**ТЕКСТ ОТРЫВКА:**
↓↓↓
А отец расхаживает по комнате с просветлённым лицом.
Это было, кажется, в Севастополе. Мы с мамой вернулись с прогулки и нашли отца каким-то особенно возбуждённым и радостным. В тот период он увлёкся толстовством, и вот в наше отсутствие к нему пришли какие-то попрошайки, сказал, что они из секты евангелистов, и отец им роздал всё, решительно всё – даже все наши с мамой платья.
Мама повернулась к отцу:
– Ну, хорошо, Володя, ты мог раздать своё. Но наши с Аней платья? Ведь нам не в чем будет выйти на улицу.
А отец упрямо отмалчивался…
Среди ранних моих воспоминаний мелькают немыслимые грязные гостиницы, тесные номера в самых глухих российских городишках.
Отчего это? Ведь отец был самым знаменитым цирковым артистом! А это получалось вот как. Какая-нибудь маленькая цирковая труппа, которая совершенно не делала сборов и не могла даже выехать из такого городишка, как к последнему средству прибегала к помощи Владимира Дурова. Артисты писали ему письмо, что голодают, что не могут выбраться из города. И отец ехал выручать. С появлением его афиш в цирке начинались аншлаги, дела поправлялись, и бедные артисты покидали город ещё и с заработками.
– Где тут у вас продают игрушки? Детские игрушки? – спрашиваю я у портье в отеле.
Отец стоит рядом со мною и топчется на одном месте, пока портье объясняет мне, как пройти.
Так было в каждом городе за границей. Едва только мы распаковывали вещи, мама отдыхала, а мы с ним скорее бежали в игрушечный магазин. Там бывали изумительные вещи, всякие механические, заводные фигурки и машинки. Я любовалась ими просто так, а отец смотрел, нельзя ли что-нибудь из этого применить к делу, как-нибудь использовать.
И ещё мы с ним в первый же день шли куда-нибудь в луна-парк, на ярмарку, туда, где были развлечения, катания с гор – это всё его тоже интересовало.
… Когда мы подъехали на извозчике к франкфуртскому ипподрому, вся публика была уже давно на местах, и отец строго взглянул на меня.
Но мы сразу же стали глядеть на поле, где в самом центре крошечные людские фигурки хлопотали вокруг маленькой машины. Вот впереди у неё завертелся пропеллер, и фигурки побежали назад, чтобы придержать её перед взлётом…
Маленькая летательная машинка побежала по ровному пространству, побежала, побежала, потом как-то натужно, с трудом, подпрыгнула, опять коснулась земли, снова подпрыгнула, опять коснулась земли, снова подпрыгнула и поплыла над морем людских голов, над ликующими криками тысячной толпы…
Я не помню, какой это был год, но я уже была девочкой-подростком. Первой, что мы увидели во Франкфурте-на-Майне по приезде туда, были красочные афиши, извещавшие о полётах. И вот едва мы водворились в нашем номере, как отец послал меня узнать, в котором часу начинаются эти полёты, ради которых мы сюда приехали. (Я лучше всех из нас троих говорила по-французски.)
↑↑↑
Извлечённые записи данных
↓↓↓
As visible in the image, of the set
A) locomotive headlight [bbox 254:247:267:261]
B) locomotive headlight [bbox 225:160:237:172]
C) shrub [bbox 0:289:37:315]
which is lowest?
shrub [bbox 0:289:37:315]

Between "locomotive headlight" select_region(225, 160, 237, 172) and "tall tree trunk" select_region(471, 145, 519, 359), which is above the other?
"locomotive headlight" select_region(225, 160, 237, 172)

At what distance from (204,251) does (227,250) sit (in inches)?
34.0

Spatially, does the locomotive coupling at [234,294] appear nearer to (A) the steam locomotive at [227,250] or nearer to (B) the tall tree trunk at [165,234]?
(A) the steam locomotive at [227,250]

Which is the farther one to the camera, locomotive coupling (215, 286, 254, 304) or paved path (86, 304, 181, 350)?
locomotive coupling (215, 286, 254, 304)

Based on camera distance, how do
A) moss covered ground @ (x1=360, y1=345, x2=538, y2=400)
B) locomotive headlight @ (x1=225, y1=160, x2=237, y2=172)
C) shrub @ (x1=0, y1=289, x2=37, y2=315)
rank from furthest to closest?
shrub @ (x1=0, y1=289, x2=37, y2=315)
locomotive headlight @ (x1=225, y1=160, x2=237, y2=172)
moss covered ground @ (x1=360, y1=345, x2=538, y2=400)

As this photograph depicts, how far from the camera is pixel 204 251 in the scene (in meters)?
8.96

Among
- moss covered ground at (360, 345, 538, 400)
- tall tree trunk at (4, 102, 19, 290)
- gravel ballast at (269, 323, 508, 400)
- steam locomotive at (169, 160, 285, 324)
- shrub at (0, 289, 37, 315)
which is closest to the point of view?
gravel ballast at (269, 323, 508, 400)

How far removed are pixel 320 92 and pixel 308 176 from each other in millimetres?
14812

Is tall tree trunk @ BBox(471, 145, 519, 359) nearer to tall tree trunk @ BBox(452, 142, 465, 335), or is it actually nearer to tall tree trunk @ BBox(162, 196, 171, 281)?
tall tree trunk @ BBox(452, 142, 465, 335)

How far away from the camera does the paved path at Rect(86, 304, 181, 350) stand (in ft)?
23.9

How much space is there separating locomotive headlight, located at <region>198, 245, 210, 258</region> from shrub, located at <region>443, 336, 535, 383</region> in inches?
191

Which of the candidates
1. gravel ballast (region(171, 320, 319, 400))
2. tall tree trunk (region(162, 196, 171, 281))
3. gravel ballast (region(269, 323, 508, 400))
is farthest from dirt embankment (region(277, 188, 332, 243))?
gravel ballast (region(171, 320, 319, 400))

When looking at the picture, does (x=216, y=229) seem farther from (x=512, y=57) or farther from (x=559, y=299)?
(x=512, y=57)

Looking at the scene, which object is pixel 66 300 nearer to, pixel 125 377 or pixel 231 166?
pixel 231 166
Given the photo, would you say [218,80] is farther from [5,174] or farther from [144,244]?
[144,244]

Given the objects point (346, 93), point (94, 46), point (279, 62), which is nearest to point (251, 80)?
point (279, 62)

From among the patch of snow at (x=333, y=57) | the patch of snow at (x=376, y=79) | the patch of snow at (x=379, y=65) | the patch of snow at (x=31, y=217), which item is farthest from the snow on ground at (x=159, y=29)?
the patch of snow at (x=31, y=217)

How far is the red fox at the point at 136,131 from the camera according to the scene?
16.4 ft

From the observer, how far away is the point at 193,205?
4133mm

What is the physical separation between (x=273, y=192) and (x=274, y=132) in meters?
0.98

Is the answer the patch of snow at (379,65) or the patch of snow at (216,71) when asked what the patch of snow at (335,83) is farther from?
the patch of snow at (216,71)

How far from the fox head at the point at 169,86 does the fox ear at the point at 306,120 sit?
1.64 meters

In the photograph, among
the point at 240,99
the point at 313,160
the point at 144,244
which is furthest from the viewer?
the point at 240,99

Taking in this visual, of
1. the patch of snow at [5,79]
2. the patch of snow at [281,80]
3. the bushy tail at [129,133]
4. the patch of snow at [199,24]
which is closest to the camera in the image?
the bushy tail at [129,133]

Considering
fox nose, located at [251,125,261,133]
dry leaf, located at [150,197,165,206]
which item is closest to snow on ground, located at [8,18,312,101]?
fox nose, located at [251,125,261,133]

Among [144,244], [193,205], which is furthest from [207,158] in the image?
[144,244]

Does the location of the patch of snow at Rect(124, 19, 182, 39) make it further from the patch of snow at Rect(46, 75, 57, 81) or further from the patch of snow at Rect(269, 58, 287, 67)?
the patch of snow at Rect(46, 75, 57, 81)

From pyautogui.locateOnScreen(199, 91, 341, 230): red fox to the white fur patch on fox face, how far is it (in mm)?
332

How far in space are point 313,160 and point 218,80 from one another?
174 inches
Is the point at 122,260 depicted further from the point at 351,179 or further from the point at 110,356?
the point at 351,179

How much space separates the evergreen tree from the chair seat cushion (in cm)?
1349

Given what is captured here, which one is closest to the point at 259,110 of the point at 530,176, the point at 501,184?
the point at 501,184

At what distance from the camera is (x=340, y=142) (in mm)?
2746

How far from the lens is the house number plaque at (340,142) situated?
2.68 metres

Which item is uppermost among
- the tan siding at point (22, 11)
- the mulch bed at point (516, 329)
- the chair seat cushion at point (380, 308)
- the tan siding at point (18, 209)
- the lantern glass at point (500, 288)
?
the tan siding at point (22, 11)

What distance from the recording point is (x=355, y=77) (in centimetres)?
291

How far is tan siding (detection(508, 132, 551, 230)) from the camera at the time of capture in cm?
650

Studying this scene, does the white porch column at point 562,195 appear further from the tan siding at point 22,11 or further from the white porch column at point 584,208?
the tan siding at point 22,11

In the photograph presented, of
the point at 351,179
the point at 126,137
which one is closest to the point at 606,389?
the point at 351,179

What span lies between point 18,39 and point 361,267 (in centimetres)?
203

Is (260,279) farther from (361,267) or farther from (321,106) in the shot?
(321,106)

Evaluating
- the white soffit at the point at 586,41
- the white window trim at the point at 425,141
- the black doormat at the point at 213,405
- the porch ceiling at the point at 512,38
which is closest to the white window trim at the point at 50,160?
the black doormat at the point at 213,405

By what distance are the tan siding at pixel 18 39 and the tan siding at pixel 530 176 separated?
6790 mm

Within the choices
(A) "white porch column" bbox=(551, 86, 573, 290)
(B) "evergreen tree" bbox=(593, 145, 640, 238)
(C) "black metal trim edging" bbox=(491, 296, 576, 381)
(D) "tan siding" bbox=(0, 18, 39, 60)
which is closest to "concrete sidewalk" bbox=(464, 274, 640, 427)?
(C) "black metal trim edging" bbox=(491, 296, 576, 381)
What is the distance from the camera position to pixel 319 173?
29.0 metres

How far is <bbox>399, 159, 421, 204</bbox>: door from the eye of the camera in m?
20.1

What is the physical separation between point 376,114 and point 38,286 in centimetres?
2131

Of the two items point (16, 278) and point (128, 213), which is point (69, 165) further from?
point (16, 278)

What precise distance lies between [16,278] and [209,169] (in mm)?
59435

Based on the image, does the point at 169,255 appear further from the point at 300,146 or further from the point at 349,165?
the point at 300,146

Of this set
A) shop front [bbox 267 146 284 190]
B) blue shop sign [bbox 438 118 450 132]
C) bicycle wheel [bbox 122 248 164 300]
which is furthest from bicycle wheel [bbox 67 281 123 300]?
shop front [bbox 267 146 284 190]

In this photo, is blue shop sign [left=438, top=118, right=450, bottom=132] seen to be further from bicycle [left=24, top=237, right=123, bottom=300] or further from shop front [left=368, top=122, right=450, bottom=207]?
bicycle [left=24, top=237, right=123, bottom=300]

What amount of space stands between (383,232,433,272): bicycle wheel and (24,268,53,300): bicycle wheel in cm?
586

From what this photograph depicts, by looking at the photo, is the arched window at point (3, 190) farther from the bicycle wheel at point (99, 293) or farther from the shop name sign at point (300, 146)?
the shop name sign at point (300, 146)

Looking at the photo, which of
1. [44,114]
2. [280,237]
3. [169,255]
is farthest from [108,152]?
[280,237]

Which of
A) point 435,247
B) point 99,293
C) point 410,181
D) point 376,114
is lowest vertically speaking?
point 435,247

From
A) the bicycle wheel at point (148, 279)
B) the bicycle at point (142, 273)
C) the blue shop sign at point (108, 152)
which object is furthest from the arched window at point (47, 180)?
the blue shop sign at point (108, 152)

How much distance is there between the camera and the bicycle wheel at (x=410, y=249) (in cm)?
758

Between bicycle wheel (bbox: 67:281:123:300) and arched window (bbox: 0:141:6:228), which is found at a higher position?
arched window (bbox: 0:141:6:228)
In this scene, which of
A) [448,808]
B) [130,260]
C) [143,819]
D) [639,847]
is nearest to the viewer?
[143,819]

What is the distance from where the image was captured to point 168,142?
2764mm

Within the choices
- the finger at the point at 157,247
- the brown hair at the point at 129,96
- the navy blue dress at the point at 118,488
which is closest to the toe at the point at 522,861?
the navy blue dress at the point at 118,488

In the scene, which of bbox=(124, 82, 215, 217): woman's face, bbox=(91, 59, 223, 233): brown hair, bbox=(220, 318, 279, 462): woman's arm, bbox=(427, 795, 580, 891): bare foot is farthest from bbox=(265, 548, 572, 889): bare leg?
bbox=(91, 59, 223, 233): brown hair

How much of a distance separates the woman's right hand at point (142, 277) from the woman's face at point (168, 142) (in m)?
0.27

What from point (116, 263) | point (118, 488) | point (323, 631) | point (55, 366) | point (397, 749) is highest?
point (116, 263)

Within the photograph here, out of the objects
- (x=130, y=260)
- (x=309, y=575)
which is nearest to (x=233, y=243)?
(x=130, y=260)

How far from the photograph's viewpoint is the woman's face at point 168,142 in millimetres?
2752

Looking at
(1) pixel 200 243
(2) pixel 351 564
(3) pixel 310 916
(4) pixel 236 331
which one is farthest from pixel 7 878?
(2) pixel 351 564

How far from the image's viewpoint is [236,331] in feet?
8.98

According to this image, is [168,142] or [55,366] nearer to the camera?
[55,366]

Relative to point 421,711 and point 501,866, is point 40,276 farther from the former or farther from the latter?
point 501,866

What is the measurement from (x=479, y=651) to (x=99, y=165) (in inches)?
↑↑↑
**ВОПРОСЫ:**
1. Перепечатайте из отрывка об отце фрагмент от слов «Это было, кажется, в» до слов «с мамой платья.» включительно.
2. Ответьте по отрывку об отце на три вопроса:
(а) Кому отец роздал все вещи?
(б) Куда отец с дочерью бежали за границей сразу после того, как распаковывали вещи?
(в) Что первым увидели во Франкфурте-на-Майне по приезде туда?

**ОТВЕТЫ К ЗАДАНИЯМ:**
1.
Это было, кажется, в Севастополе. Мы с мамой вернулись с прогулки и нашли отца каким-то особенно возбуждённым и радостным. В тот период он увлёкся толстовством, и вот в наше отсутствие к нему пришли какие-то попрошайки, сказал, что они из секты евангелистов, и отец им роздал всё, решительно всё – даже все наши с мамой платья.

2.
(а) Каким-то попрошайкам, которые сказали, что они из секты евангелистов.
(б) В игрушечный магазин.
(в) Красочные афиши, извещавшие о полётах.